Mehr Geld und mehr bürokratischen Aufwand kostet es künftig jede katholische Pfarrgemeinde, wenn sie Pfarrfeste mit Chor oder Band feiert, beim Seniorenadvent Weihnachtslieder abspielt oder Konzerte veranstaltet. Denn die Verwertungsgesellschaft Gema kündigte zum Jahresende den bisherigen Pauschalvertrag mit dem Verband der Diözesen Deutschlands (VDD) – weil dieser die nun verlangten höheren Gebühren nicht zahlen will.
Von „sehr ärgerlich“ über „schlimm“ bis „erheblicher Einschnitt“ reichen die Kommentare, die derzeit in katholischen Pfarrgemeinden zu hören sind. Denn sie müssen nun in Einzelmeldungen ihre öffentlichen, sogenannten außerkirchlichen Veranstaltungen selbst bei der Gema anmelden und auch die Gebühren für die Musiknutzung selbst zahlen.

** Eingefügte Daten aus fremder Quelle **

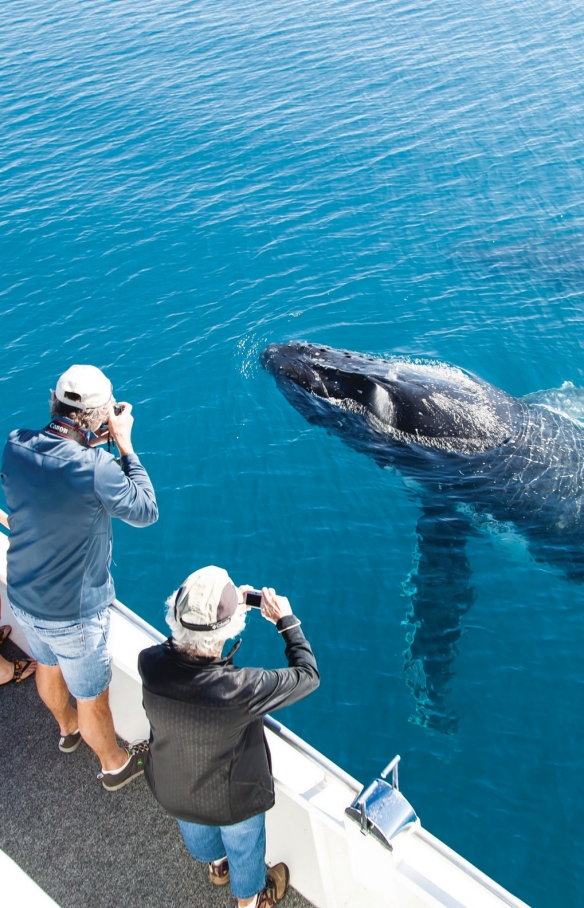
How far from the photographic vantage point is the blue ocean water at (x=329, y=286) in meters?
9.88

Jahrespauschale von 45 auf 75 Euro angehoben
Das hatte bislang pauschal der VDD, der Rechtsträger der Deutschen Bischofskonferenz, für die Gemeinden übernommen. Aber ihm war die geforderte Erhöhung der Jahrespauschale von 45 auf 75 Euro pro Kirchengemeinde zu viel, sodass der seit 1986 geltende Pauschalvertrag von der Gema gekündigt wurde.
„Eine Fortführung dieses Vertrages ist letztlich daran gescheitert, dass die Vertragspartner keine Einigung über eine angemessene Vergütung und Vertragslaufzeit sowie über eine substanzielle Verringerung der Meldepflichten für die kirchlichen Veranstalter erzielen konnten“, teilt der Pressesprecher der Deutschen Bischofskonferenz, Matthias Kopp, mit.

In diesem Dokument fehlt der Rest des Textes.